**DATA EXTRACTS:**
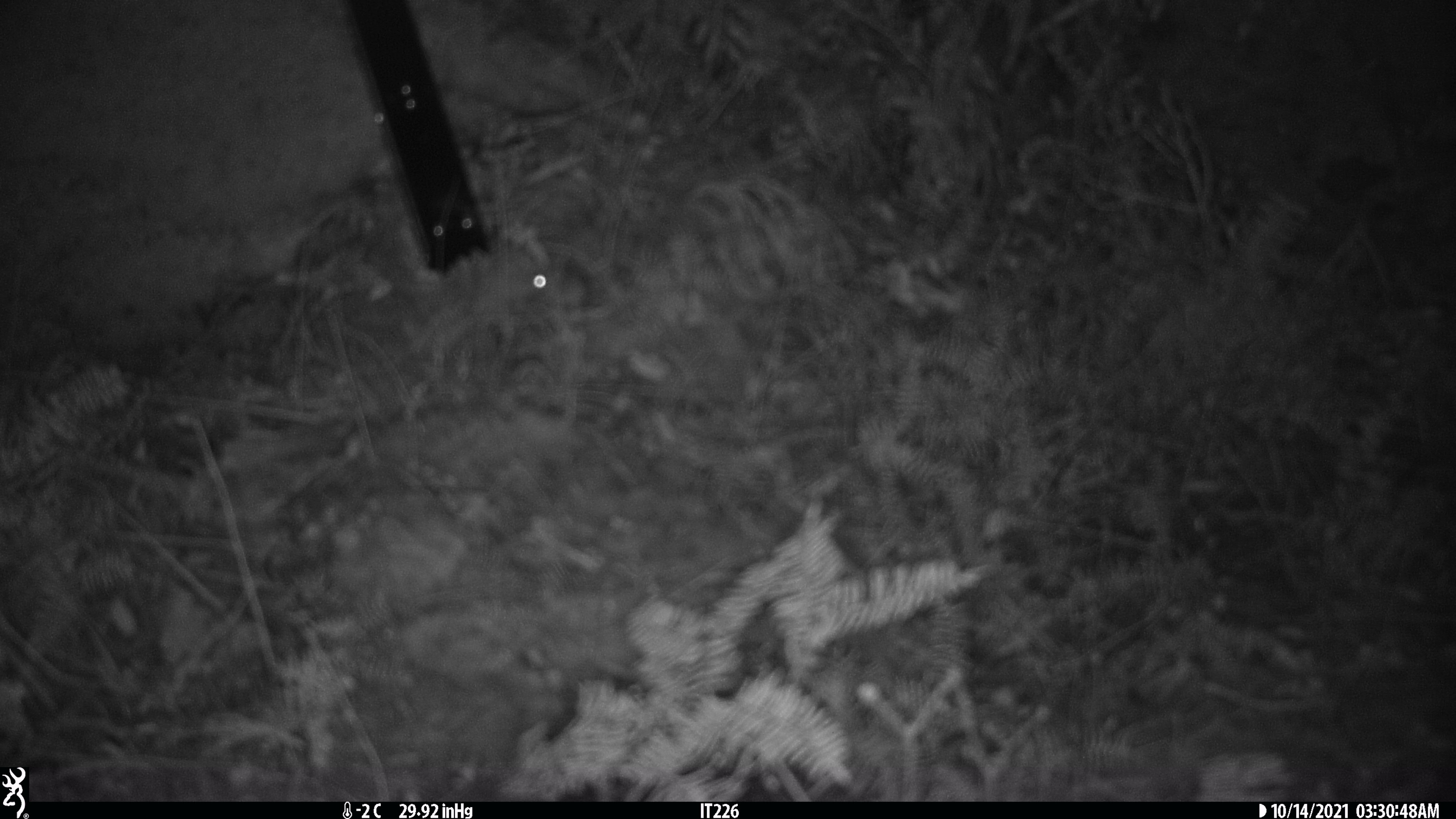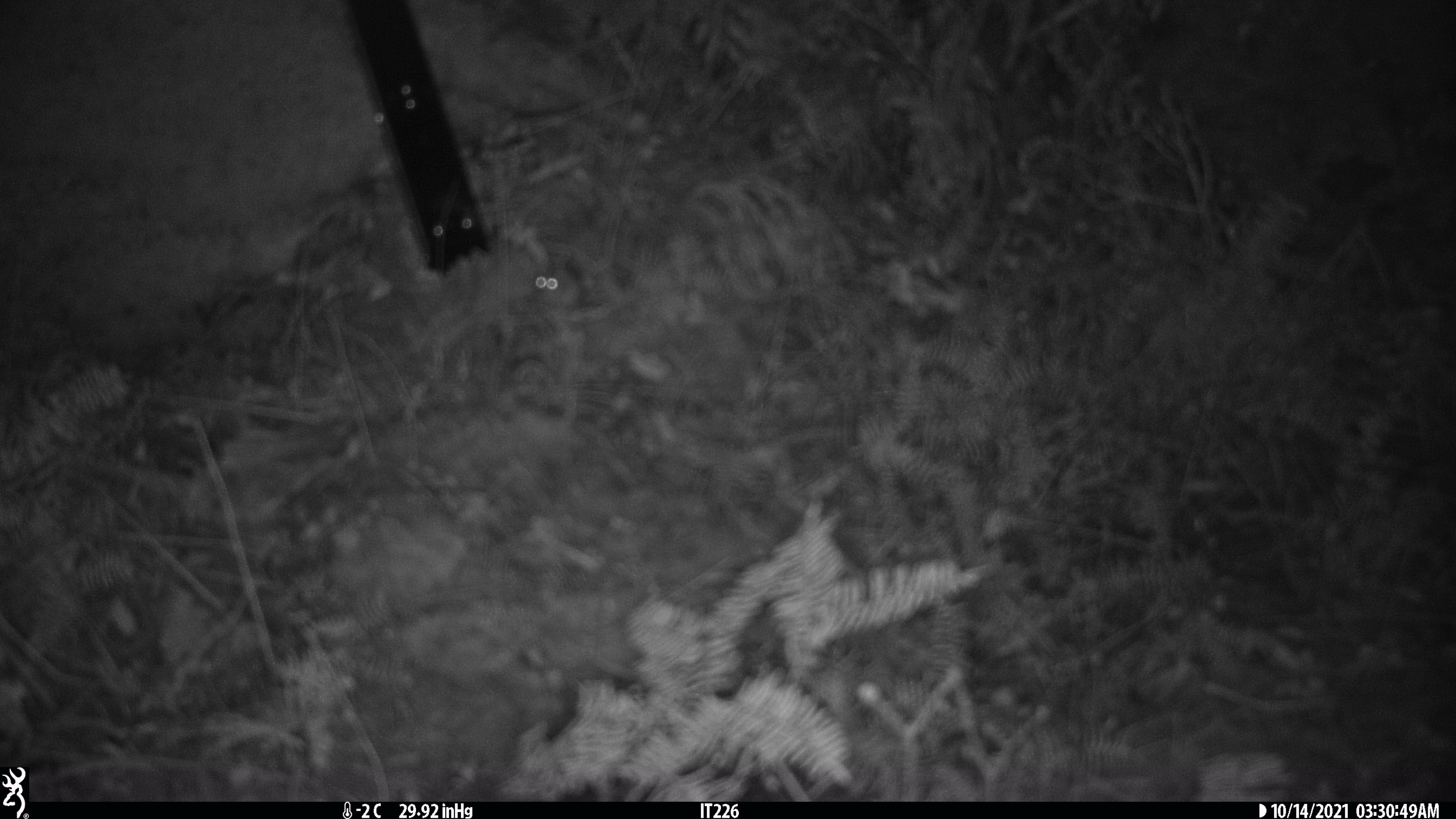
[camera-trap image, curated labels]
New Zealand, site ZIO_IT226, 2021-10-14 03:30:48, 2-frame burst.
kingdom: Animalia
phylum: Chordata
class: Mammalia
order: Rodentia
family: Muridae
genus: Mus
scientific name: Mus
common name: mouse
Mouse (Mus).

**TASK GOAL:** If a record above contains a picture, leave the picture out and transcribe everything else exactly.

**ANSWER SPACE:**
[camera-trap image, curated labels]
New Zealand, site ZIO_IT226, 2021-10-14 03:30:48, 2-frame burst.
kingdom: Animalia
phylum: Chordata
class: Mammalia
order: Rodentia
family: Muridae
genus: Mus
scientific name: Mus
common name: mouse
Mouse (Mus).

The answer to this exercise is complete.